▶ **The exercise**: Select each line in the records below that contains the word "centimetres", treating uppercase and lowercase letters as distinct.
☆ ☆ ☆ ☆ ☆
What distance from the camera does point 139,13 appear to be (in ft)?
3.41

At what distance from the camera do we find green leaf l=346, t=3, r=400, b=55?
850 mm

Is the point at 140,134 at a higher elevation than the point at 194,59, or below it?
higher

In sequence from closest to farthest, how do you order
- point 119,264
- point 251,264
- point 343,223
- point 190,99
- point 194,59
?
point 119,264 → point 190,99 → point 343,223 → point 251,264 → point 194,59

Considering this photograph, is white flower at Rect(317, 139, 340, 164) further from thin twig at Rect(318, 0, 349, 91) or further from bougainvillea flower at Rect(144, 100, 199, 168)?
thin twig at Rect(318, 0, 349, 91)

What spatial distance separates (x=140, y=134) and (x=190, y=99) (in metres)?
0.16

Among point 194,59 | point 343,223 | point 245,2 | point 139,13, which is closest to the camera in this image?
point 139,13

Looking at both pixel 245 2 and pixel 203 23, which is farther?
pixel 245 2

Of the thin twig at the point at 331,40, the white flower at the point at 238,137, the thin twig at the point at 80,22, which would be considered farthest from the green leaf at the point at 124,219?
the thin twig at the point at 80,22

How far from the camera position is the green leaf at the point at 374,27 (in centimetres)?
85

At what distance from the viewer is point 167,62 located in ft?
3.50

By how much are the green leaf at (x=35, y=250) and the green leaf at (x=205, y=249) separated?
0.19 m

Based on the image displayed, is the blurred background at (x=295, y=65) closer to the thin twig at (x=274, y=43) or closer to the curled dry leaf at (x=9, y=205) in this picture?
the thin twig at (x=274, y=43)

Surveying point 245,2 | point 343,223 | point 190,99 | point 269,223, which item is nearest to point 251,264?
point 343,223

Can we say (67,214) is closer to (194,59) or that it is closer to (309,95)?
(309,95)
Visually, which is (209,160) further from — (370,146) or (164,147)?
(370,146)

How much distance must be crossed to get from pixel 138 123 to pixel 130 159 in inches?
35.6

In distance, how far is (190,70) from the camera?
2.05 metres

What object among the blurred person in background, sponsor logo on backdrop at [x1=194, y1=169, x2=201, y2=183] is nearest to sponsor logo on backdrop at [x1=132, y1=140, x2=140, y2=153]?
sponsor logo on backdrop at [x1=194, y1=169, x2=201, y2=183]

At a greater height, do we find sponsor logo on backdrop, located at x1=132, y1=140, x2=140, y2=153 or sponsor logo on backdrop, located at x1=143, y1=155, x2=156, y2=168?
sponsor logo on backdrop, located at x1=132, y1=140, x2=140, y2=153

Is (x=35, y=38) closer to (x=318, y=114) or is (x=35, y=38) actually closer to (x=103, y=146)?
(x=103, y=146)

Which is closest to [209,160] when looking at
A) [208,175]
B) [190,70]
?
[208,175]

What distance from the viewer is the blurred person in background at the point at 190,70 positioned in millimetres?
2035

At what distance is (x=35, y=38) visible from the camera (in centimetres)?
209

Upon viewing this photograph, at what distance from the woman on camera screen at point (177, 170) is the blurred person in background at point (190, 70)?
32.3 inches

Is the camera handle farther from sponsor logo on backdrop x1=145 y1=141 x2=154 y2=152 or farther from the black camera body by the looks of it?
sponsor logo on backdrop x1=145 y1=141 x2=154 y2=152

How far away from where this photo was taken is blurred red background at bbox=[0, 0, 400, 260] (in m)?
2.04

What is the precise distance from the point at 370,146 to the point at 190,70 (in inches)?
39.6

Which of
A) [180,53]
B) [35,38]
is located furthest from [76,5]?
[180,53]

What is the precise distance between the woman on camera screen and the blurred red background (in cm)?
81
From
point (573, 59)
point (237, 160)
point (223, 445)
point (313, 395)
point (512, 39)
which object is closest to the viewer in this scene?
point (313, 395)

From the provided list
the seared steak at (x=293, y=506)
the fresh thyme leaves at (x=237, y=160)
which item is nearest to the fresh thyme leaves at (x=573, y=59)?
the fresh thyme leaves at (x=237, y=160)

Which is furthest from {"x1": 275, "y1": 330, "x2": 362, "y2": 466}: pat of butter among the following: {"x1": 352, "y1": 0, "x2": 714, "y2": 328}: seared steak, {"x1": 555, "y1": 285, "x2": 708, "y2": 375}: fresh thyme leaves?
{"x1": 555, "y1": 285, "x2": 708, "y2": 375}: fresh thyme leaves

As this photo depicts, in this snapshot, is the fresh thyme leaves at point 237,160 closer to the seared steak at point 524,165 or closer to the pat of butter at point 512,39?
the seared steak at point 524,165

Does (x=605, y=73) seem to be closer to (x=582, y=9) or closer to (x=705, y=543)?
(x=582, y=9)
☆ ☆ ☆ ☆ ☆
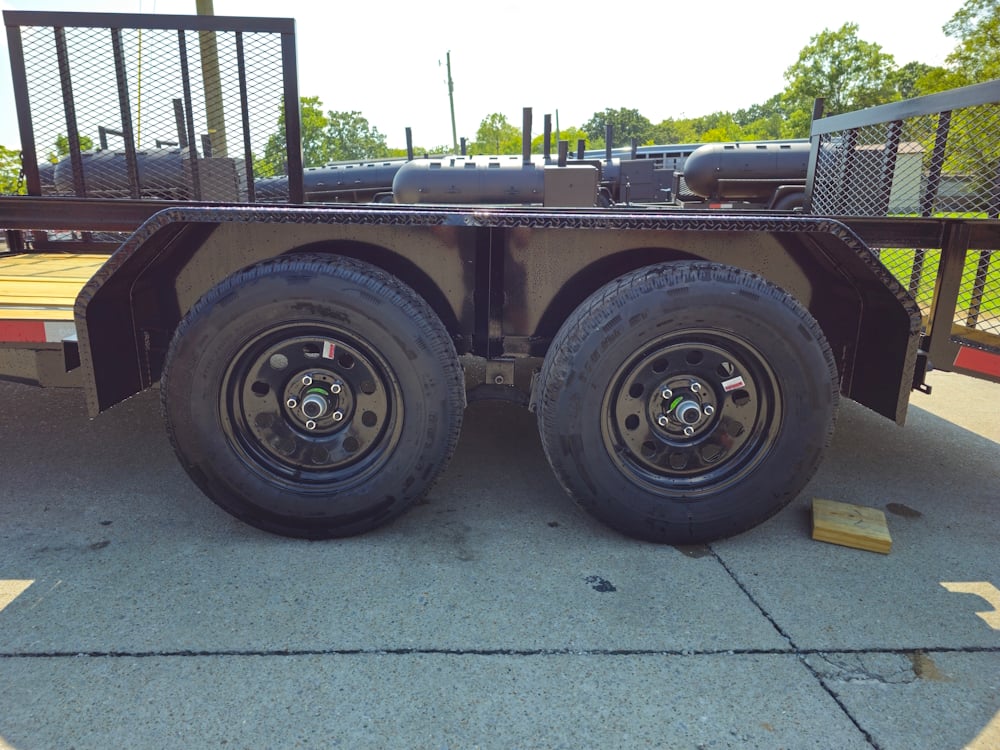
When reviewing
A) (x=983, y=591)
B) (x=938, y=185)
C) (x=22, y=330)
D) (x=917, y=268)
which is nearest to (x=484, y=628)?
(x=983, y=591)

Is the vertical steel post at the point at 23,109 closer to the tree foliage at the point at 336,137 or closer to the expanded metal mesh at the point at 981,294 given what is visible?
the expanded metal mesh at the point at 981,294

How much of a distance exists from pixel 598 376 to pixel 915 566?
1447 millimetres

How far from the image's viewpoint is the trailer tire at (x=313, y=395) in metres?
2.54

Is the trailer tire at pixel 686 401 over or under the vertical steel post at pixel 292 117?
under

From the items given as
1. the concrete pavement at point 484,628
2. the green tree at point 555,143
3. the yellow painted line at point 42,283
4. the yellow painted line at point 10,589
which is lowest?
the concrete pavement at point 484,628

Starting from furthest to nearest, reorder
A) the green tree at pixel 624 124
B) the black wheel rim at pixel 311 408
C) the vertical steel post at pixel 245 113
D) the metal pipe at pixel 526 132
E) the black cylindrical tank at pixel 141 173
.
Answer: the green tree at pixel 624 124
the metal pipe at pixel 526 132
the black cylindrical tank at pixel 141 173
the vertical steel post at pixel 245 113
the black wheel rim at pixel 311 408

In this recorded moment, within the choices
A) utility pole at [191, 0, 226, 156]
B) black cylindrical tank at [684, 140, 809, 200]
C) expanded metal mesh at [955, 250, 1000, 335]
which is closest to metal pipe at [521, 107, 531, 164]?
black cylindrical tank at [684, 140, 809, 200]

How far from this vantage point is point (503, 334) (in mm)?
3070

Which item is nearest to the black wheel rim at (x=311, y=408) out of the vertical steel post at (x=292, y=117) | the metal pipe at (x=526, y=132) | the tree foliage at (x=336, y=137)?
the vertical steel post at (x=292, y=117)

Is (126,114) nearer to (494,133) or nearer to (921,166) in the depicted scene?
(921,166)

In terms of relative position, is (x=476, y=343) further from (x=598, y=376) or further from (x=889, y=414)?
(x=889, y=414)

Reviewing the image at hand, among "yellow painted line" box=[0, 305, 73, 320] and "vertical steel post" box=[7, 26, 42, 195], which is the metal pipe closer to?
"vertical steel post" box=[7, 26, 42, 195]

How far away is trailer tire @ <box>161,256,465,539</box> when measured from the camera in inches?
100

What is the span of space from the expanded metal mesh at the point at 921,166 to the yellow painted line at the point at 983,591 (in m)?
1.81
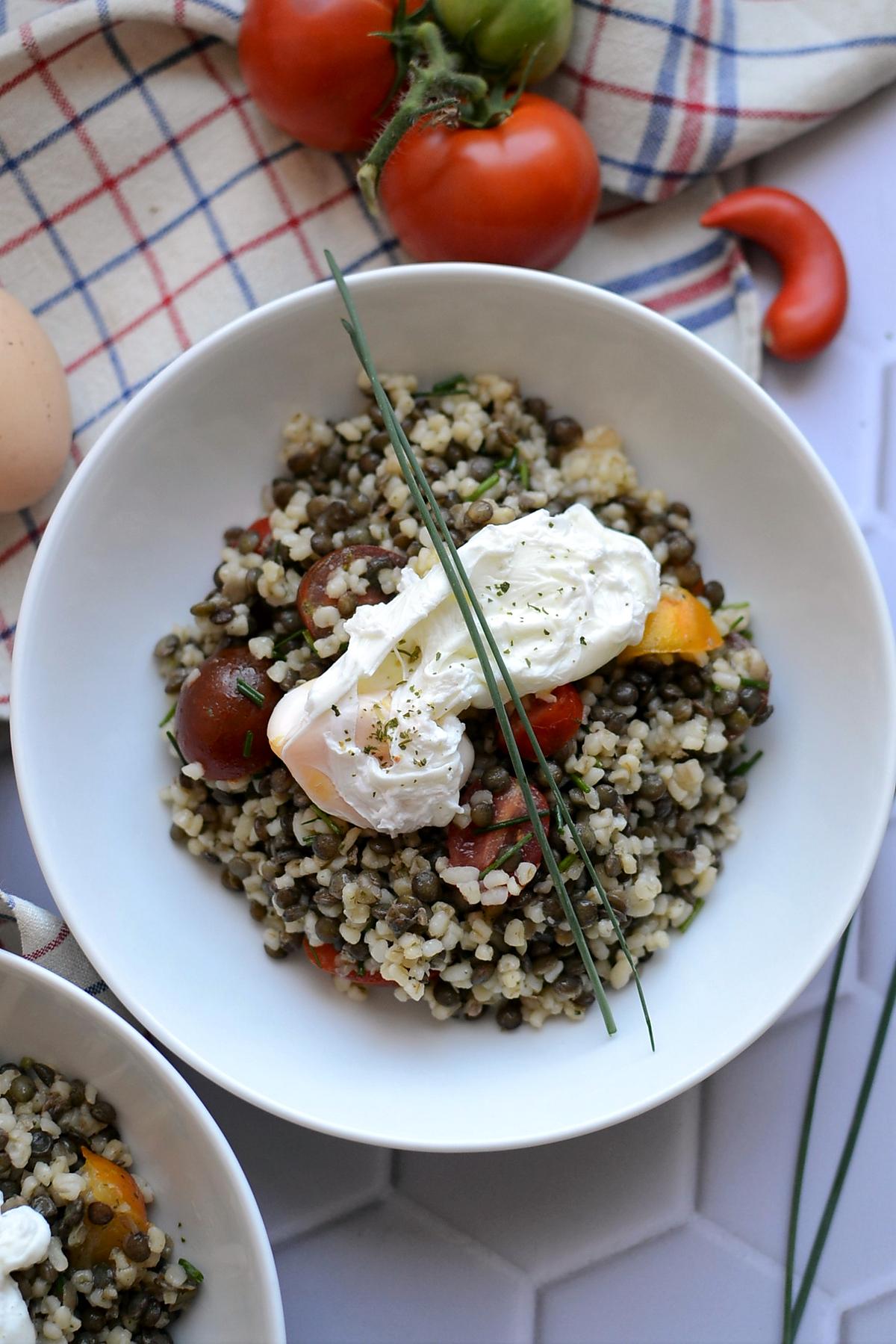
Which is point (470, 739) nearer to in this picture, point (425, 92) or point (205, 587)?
☆ ☆ ☆ ☆ ☆
▶ **Solution for this task**:
How far from the camera position is the green leaf at the point at 374,27 (in centimetres)?
At what distance is (x=35, y=38) visible from the camera (in centimetres)?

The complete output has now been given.